● **Task requirements**: Print out the data exactly, keeping every image out of it.

Saved entries:
----------------------------------------

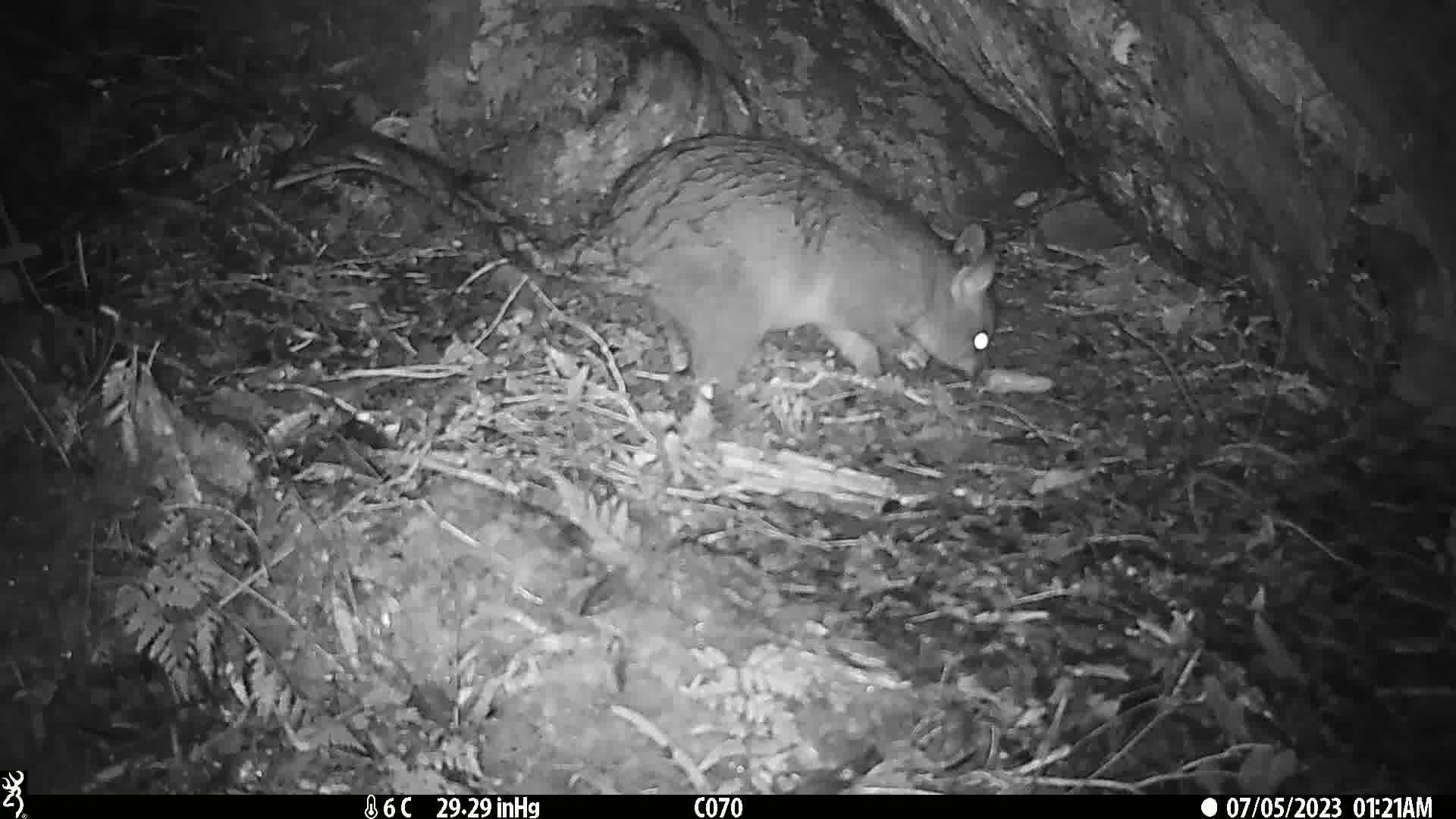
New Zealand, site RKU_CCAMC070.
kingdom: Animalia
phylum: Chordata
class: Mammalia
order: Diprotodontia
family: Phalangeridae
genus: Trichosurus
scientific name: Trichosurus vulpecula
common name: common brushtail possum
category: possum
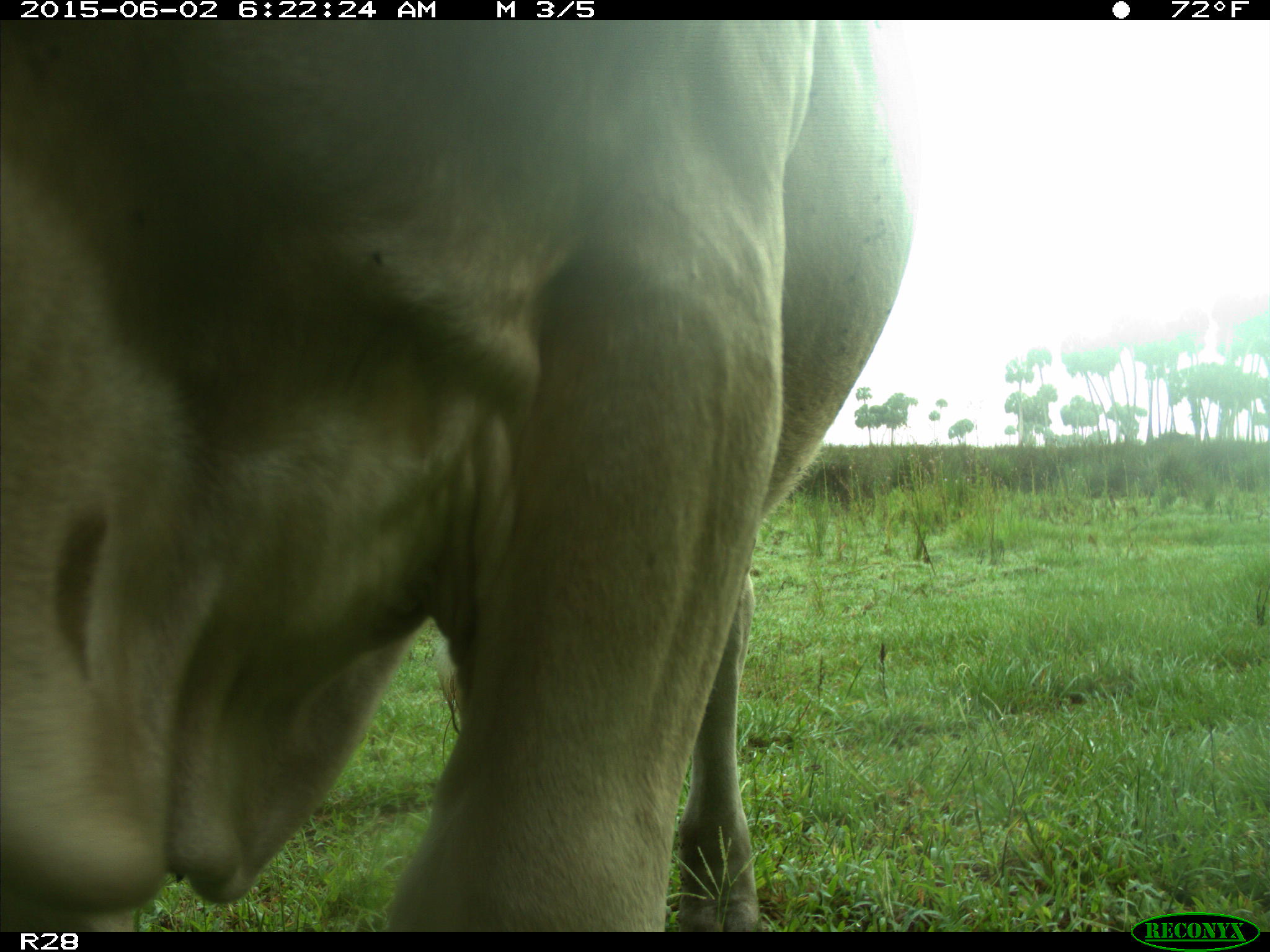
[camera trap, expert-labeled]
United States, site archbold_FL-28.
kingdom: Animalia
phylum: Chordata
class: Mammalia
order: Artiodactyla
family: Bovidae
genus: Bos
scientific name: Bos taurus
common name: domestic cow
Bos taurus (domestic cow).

----------------------------------------

● **Answer space**:
New Zealand, site RKU_CCAMC070.
kingdom: Animalia
phylum: Chordata
class: Mammalia
order: Diprotodontia
family: Phalangeridae
genus: Trichosurus
scientific name: Trichosurus vulpecula
common name: common brushtail possum
category: possum
[camera trap, expert-labeled]
United States, site archbold_FL-28.
kingdom: Animalia
phylum: Chordata
class: Mammalia
order: Artiodactyla
family: Bovidae
genus: Bos
scientific name: Bos taurus
common name: domestic cow
Bos taurus (domestic cow).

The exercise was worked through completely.